* [EXERCISES]:
1. Retype the Wallsend Metro station text word for word, from "Wallsend (Segedunum) is" up to and including "James via Wallsend.".
2. Using the Wallsend Metro station text, answer these questions:
(a) On what date did the station join the Metro network?
(b) In what year did the former Wallsend station open?
(c) In what language does the station have signage that no other UK station has?

* [TEXT BLOCK]:
= Beginning of Section =

Tyne and Wear Metro station in North Tyneside

Wallsend (Segedunum) is a Tyne and Wear Metro station, serving the town of Wallsend, North Tyneside in Tyne and Wear, England. It joined the network on 14 November 1982, following the opening of the fourth phase of the network, between Tynemouth and St James via Wallsend.

==History==
The station stands on the site of the former Wallsend station, which opened in 1839, as part of the Newcastle and North Shields Railway. This later became part of the North Tyneside Loop, served by the North Eastern Railway. Following closure for conversion in the early 1980s, the station was demolished and re-built.

Wallsend is the only station in the United Kingdom which has signage in Latin. This is a nod to the station's location, near to the Segedunum Roman Fort at the end of Hadrian's Wall.

= End of Section =

* [DATA SECTION]:
= Beginning of Section =

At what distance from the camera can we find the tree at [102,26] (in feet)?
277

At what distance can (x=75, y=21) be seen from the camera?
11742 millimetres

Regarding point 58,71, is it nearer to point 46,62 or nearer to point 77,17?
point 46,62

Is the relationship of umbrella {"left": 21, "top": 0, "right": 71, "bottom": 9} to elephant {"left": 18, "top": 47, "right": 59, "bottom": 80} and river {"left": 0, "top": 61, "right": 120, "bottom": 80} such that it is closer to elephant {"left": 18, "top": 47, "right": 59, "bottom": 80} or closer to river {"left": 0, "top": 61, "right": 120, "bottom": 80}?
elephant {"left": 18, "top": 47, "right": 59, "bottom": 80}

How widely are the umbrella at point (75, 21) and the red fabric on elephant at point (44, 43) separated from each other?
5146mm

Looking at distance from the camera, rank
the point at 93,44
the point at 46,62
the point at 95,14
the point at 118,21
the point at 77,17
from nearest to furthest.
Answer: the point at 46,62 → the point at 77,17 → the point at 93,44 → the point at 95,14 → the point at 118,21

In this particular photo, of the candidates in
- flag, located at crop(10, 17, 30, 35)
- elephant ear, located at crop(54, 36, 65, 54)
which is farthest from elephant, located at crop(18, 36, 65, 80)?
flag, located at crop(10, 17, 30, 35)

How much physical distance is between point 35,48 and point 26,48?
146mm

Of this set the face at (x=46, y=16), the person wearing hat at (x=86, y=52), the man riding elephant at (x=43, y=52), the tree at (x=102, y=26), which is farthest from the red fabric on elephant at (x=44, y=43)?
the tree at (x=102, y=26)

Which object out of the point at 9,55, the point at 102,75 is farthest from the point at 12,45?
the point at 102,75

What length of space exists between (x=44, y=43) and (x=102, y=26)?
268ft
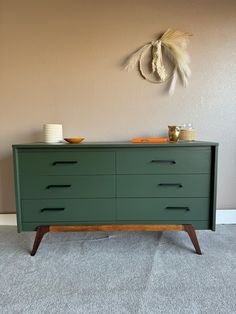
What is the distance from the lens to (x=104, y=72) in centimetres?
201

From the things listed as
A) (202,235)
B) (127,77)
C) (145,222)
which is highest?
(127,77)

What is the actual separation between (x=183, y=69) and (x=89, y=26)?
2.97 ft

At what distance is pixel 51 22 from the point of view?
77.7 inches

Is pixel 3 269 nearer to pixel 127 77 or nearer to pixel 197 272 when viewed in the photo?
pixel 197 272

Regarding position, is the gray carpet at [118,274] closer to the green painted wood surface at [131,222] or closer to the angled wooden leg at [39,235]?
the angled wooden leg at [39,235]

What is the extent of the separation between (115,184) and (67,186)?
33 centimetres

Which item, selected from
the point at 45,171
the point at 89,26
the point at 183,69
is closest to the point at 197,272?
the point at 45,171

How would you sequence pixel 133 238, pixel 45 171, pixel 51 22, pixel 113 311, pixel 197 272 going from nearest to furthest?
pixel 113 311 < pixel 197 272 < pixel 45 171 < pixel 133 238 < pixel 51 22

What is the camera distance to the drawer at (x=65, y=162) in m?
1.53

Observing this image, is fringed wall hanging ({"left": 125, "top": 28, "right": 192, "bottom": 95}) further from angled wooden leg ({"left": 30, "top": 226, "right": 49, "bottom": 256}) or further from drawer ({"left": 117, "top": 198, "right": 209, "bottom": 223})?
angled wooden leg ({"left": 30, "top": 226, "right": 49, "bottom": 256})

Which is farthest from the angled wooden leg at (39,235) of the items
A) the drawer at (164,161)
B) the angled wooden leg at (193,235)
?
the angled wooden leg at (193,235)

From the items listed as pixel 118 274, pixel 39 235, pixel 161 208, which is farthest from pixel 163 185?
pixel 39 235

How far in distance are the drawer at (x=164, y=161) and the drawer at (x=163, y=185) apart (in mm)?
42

= End of Section =
= Beginning of Section =

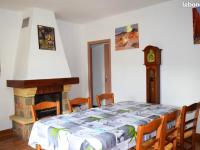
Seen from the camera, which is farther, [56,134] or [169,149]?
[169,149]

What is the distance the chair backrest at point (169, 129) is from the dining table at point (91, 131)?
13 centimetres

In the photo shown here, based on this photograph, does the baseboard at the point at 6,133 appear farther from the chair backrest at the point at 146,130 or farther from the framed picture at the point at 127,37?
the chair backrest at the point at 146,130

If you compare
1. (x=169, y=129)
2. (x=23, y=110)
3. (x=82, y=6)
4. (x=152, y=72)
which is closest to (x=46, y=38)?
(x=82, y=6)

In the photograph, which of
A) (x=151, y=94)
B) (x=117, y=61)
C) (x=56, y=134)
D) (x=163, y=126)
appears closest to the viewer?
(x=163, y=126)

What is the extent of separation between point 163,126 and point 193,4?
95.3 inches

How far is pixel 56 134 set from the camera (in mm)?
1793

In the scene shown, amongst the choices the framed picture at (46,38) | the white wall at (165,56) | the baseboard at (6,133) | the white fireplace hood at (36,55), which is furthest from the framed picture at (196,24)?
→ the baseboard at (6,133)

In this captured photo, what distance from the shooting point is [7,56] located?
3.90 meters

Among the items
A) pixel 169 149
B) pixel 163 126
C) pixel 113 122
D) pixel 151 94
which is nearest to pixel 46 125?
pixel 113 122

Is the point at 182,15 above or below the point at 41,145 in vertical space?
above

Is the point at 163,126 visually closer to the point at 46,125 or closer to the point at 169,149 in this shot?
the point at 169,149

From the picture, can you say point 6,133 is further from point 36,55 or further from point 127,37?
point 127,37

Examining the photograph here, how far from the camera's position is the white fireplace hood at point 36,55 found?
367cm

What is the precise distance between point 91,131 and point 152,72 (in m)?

= End of Section =
= Beginning of Section =

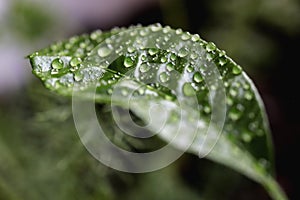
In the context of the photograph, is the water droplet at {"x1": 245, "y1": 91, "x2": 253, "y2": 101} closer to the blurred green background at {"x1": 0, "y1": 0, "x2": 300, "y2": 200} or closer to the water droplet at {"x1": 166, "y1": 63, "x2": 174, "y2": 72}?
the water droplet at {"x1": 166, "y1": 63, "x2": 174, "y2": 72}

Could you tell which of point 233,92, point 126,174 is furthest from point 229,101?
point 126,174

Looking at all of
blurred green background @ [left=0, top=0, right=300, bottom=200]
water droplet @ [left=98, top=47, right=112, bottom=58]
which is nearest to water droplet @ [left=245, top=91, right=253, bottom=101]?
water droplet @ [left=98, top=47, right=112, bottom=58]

= End of Section =

* [EXPECTED OUTPUTS]:
1.
Wallsend (Segedunum) is a Tyne and Wear Metro station, serving the town of Wallsend, North Tyneside in Tyne and Wear, England. It joined the network on 14 November 1982, following the opening of the fourth phase of the network, between Tynemouth and St James via Wallsend.

2.
(a) 14 November 1982
(b) 1839
(c) Latin